Basically I have a stationary bar magnet, along with a moving electron.
Each frame the electron has a force applied to it via the Lorentz force law, F = q(E+v cross B).
Now E = 0, but how do I calculate B?

The Biot-Savart law relates to currents, but a bar magnet doesn't have any current.

Cheers

 

[Gerenuk]

A bar magnet is like many tiny current loops. However the treatment is actually easier if you use the magnetic scalar potential (which works as long as the electron doesn't go through the current loop).

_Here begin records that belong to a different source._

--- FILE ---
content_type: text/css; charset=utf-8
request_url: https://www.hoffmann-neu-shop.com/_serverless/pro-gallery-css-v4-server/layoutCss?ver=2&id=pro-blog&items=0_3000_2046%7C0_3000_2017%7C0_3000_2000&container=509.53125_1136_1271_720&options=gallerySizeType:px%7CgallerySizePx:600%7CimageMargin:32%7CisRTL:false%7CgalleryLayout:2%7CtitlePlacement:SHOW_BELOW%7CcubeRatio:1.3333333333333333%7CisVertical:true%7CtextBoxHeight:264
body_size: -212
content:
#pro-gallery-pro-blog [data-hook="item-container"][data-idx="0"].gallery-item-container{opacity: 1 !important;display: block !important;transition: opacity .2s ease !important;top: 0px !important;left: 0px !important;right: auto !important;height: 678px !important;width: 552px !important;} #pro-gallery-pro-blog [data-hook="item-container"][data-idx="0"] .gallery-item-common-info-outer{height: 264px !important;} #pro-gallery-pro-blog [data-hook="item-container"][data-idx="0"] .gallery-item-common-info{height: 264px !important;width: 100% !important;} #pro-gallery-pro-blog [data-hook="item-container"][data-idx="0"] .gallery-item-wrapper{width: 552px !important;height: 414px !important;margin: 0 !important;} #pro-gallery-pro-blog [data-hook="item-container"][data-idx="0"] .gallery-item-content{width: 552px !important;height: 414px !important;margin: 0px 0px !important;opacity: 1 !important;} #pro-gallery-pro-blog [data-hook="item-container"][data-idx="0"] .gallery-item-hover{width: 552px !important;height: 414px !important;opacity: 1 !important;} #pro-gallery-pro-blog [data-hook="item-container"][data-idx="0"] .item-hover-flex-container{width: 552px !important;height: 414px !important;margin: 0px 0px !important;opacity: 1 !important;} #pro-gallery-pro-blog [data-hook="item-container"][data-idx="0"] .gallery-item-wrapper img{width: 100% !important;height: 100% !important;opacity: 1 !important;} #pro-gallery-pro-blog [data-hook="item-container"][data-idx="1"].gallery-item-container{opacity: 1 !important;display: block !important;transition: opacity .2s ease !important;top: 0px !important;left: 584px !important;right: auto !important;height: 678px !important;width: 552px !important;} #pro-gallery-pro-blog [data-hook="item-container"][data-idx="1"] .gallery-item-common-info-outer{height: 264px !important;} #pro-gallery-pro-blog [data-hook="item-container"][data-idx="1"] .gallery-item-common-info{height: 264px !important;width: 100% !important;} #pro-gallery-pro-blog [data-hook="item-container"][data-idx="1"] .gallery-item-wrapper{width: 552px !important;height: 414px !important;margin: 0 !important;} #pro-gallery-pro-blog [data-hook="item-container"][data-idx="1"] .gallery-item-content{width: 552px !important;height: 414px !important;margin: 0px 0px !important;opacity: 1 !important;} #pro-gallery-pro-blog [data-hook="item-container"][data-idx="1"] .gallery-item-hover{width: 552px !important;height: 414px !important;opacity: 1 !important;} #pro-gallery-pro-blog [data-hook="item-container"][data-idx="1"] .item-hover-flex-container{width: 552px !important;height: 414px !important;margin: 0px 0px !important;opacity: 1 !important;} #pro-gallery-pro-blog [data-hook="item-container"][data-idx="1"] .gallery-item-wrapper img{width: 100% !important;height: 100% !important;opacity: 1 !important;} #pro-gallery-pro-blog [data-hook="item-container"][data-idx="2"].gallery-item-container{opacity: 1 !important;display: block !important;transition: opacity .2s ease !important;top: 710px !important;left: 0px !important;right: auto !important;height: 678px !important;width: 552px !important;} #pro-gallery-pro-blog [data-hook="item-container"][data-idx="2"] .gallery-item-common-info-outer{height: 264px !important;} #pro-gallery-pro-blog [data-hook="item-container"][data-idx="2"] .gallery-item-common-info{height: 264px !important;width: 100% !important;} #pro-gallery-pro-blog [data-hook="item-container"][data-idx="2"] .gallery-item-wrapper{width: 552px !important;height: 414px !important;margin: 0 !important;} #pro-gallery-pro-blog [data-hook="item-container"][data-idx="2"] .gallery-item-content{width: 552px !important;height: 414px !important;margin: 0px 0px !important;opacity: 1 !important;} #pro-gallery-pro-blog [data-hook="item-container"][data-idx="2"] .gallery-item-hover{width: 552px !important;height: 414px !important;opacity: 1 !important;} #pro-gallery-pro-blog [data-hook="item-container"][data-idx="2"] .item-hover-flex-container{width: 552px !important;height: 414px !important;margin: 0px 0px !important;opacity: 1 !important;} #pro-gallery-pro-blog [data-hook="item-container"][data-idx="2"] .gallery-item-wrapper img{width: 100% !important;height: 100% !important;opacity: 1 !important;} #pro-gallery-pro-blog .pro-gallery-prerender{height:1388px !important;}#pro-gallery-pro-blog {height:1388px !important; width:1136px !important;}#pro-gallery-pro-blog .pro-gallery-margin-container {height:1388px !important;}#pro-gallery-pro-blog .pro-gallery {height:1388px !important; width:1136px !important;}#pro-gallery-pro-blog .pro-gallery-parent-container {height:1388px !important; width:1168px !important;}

For a bar magnet with a constant magnetization parallel to the magnet you can calculate the magnetic scalar potential by assuming that there is a constant magnetic density m spread over both the pole surfaces. Each magnetic density bit contributes
$$\mathrm{d}V_m=\frac{m\mathrm{d}A}{4\pi r}$$
(where dA is a surface element) to the scalar magnetic potential. The magnetic field from this potential - once you have summed over both pole surfaces - is
$$\vec{H}=\frac{\vec{B}}{\mu_0\mu_r}=-\nabla V_m$$

 

[astrokreng]

Hello, it is great to hear that you are using simulation to understand electromagnetics. The magnetic field of a bar magnet can be calculated using the Biot-Savart law, which states that the magnetic field at a point is directly proportional to the current flowing through a wire and inversely proportional to the distance from the wire. In the case of a bar magnet, the current is essentially a collection of tiny moving charges within the magnet, which generates a magnetic field around it. This field can be calculated by considering the magnetic moments of these charges and using the Biot-Savart law. Alternatively, you can also use the magnetic dipole moment of the bar magnet to calculate the magnetic field. I would recommend researching more about magnetic dipole moments and their relationship to the magnetic field to better understand how to calculate the magnetic field of a bar magnet. Good luck with your simulation!